• [Work order] Produce a verbatim copy of the data below that contains no pictures.

• [Data block]
------------------------------------------------------------
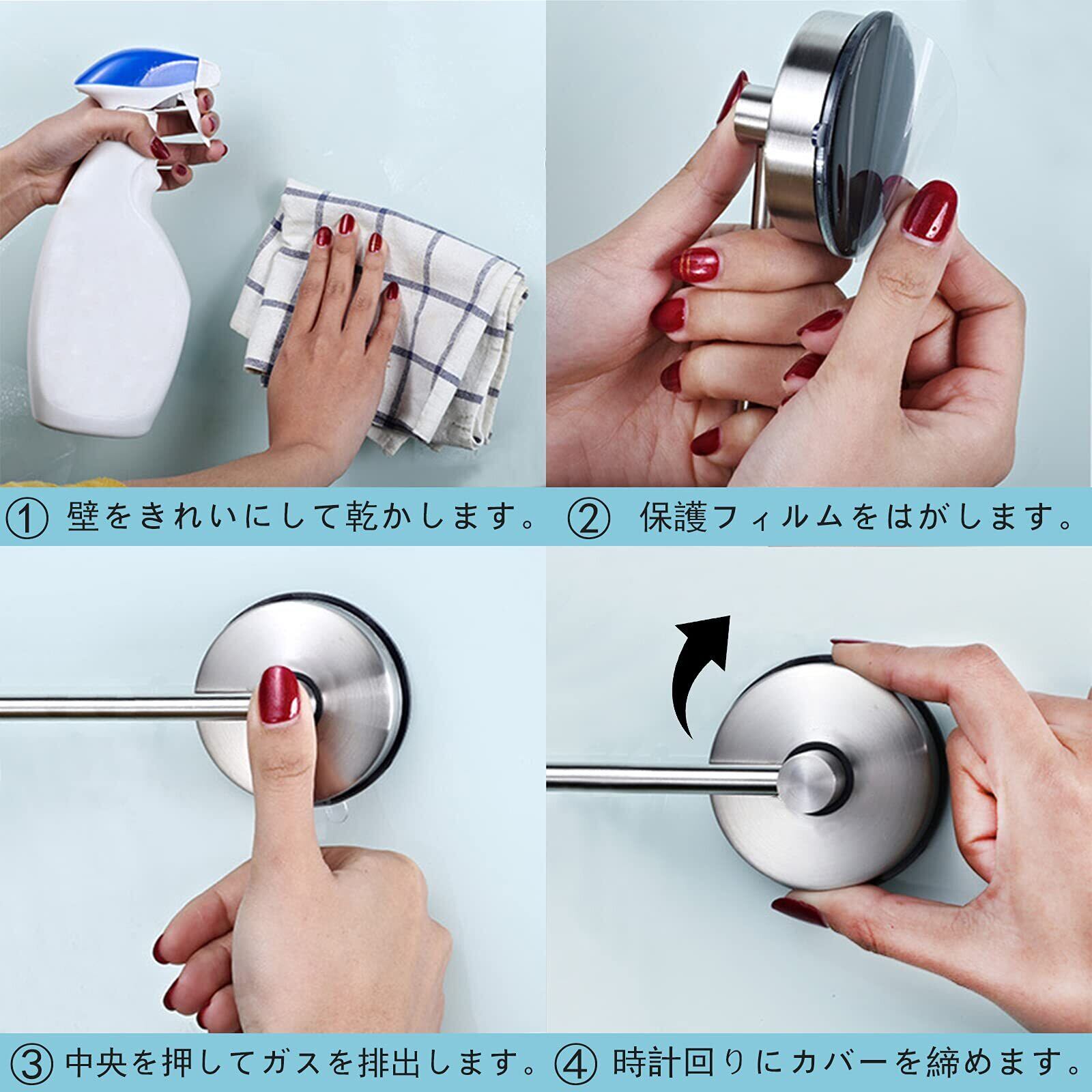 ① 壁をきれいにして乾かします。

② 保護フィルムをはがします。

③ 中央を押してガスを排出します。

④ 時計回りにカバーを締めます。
------------------------------------------------------------
• [Exercise solution]
 ① 壁をきれいにして乾かします。

② 保護フィルムをはがします。

③ 中央を押してガスを排出します。

④ 時計回りにカバーを締めます。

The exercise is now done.